=== Page excerpt ===
####

Reel-to-Reel Review – Beethoven 9th Syphony – Chasing The Dragon
BEETHOVEN 9th SYMPHONY – CHASING THE DRAGON REEL-TO-REEL
Janine Elliot takes a listen to the latest reel-to-reel release from Chasing The Dragon.
“Nothing is more intolerable than to have to admit to yourself your own errors” is a reflection Beethoven wrote about his own fight to achieve perfection in life. Not only did he battle to create the very best music in the world, but he also had to reflect on his own battle with deafness in later years and controlling his own emotions, including inner conflict on relationships; he never married, though he had a few love affairs. He didn’t like it when he got things wrong. His heroic middle period of writing, which included celebrating war victories, such as in his ‘Wellington’s Victory’ (op. 91), was replaced toward the end of his life with a more reflective focus, including his brilliant and reconciliatory final 9th symphony. He was a perfectionist, and for me, this final symphony is the closest he got to that perfection.
Mike Valentine, from Chasing the Dragon, similarly sets high goals when he creates a new recording. Being of elder BBC stock like me, he knows that only the very best should and will suffice, and after watching him at work in several recordings at the London Air Studios over the years, I always expect him to aim for that perfection. To bring out a new version of the 9th symphony is a risk, though; there is an endless supply of the work, and Furtwängler’s 1950s recordings, or Karajan’s 1961 version, rest high in my own collection. I even have a DG recording of Karajan in rehearsal of the 4th movement, celebrating Deutsche Grammophon’s 70th year, my copy costing 13 shillings and 11 pennies in old money (70p)! Luckily, the album cover has a translation of the German.
So, why would Mike wish to bring out yet another version of this iconic work? Well, the work was first performed on the 9th May 1824, and Mike found out that the National Symphony Orchestra and Brighton Festival Chorus were going to give a concert exactly to that day on the 200th anniversary of the first performance, and being a good friend of the orchestra’s General Manager and Artistic Director, Justin Pearson, Mike asked if they could record the live concert. I had hoped to be at that event but couldn’t get there in time, so now I had an opportunity to experience it on 15ips 10½” reel-to-reel tape. Reel-to-reel is for me the very best recorded platform for any musical performance, other than actually being there. With today’s excellent quality ¼” tapes, the dynamic range is some 9dB greater than in my childhood. This double tape album weighs in at £850, though it is also available on other platforms. On the ninth of May 2024, Mike and his team of engineers set up the equipment in the morning (ensuring it was hidden and safely laid out, so as not to spoil the impact of the historic event), rehearsed the levels in the afternoon rehearsals, and then recorded the event live in the evening. Mike has previously recorded Beethoven’s 5th Symphony and the Egmont Overture.

####

=== Data section ===
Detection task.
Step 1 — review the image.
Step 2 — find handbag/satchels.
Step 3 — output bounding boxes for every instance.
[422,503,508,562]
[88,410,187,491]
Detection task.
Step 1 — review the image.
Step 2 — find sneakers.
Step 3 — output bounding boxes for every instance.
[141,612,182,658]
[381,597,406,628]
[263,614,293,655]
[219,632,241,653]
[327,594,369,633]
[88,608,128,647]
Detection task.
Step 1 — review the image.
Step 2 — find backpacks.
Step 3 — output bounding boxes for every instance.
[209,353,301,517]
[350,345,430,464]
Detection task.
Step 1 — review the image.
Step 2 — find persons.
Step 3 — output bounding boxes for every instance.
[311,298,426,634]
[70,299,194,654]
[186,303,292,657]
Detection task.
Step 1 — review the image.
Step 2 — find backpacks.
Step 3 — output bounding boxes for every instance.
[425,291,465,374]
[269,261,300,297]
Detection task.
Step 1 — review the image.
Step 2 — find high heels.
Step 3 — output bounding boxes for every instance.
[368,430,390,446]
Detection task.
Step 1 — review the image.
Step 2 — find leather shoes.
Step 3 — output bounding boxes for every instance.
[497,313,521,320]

####

=== Set task A ===
From the Beethoven review, reproduce the part that opens with the words containing "Mike Valentine, from" and closes with "of the German.".
=== Set task B ===
Answer these questions using the Beethoven review:
(i) On what date was the 9th symphony first performed?
(ii) What did the reviewer's copy of the DG Karajan rehearsal recording cost?
(iii) What is the price of the double tape album?
=== Set task C ===
Translate this sentence from the Beethoven review into French: "Reel-to-reel is for me the very best recorded platform for any musical performance, other than actually being there."

=== Final result A ===
Mike Valentine, from Chasing the Dragon, similarly sets high goals when he creates a new recording. Being of elder BBC stock like me, he knows that only the very best should and will suffice, and after watching him at work in several recordings at the London Air Studios over the years, I always expect him to aim for that perfection. To bring out a new version of the 9th symphony is a risk, though; there is an endless supply of the work, and Furtwängler’s 1950s recordings, or Karajan’s 1961 version, rest high in my own collection. I even have a DG recording of Karajan in rehearsal of the 4th movement, celebrating Deutsche Grammophon’s 70th year, my copy costing 13 shillings and 11 pennies in old money (70p)! Luckily, the album cover has a translation of the German.

=== Final result B ===
(i) 9 May 1824
(ii) 13 shillings and 11 pennies (70p)
(iii) £850

=== Final result C ===
Pour moi, la bande magnétique en bobines est la meilleure plateforme d'enregistrement qui soit pour toute interprétation musicale, hormis le fait d'y assister réellement.